■ **Written problem**
Can you recast the material from the line containing "What is the distance" up to and including the line containing "1452 millimetres" as a JSON list of strings, one string per line and no blank lines?

■ **Data for this exercise**
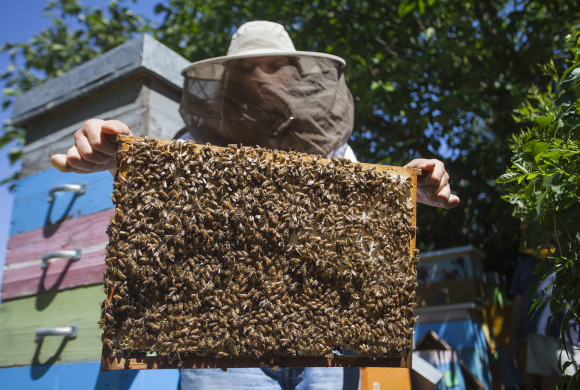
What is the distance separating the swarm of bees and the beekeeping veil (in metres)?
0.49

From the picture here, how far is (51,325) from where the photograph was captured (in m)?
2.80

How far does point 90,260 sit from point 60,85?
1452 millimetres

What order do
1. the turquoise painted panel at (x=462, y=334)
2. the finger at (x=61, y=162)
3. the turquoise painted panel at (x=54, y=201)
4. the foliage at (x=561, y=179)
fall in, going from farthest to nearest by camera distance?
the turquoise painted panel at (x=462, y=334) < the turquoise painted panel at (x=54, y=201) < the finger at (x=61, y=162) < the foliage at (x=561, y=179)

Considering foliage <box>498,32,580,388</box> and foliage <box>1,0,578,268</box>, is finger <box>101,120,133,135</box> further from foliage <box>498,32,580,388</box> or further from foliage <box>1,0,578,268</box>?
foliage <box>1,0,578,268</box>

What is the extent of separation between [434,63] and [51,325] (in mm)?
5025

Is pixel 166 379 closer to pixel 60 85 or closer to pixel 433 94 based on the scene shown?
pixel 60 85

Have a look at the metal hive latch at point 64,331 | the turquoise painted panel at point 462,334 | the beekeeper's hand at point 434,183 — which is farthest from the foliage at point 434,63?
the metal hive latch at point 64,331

---

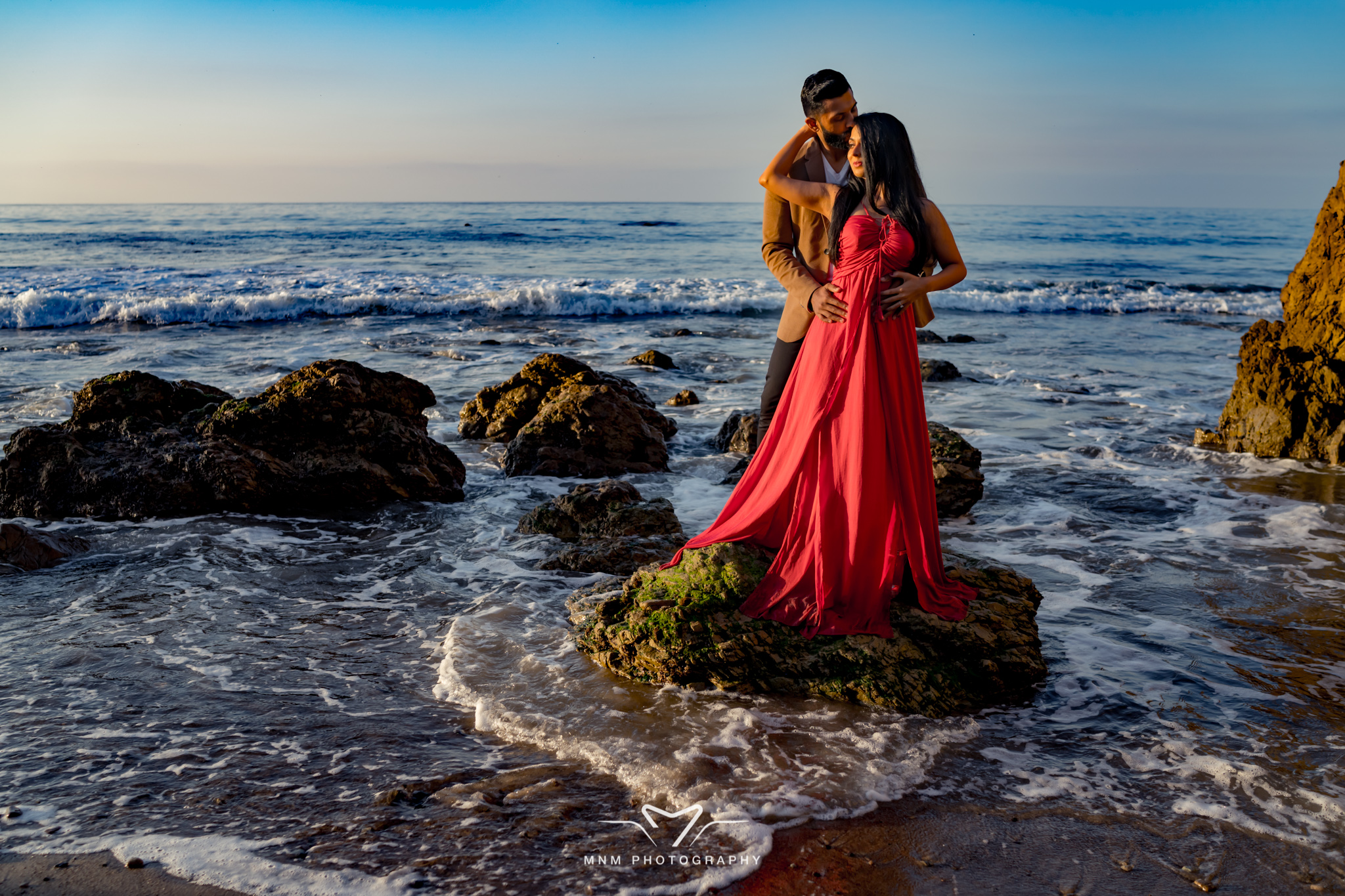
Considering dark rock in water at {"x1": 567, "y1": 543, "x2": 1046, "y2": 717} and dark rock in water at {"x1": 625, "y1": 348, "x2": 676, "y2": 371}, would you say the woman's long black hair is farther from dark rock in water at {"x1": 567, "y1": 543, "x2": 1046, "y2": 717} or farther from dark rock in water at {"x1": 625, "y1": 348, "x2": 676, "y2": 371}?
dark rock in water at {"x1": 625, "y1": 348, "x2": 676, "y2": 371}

■ **Output**
[
  "What is the distance separating the swarm of bees and the beekeeping veil (in metres)?",
  "0.49",
  "From the picture here, how far is (51,325) from where the photograph was captured (in m)?",
  "2.80",
  "How far does point 90,260 sit from point 60,85?",
  "1452 millimetres"
]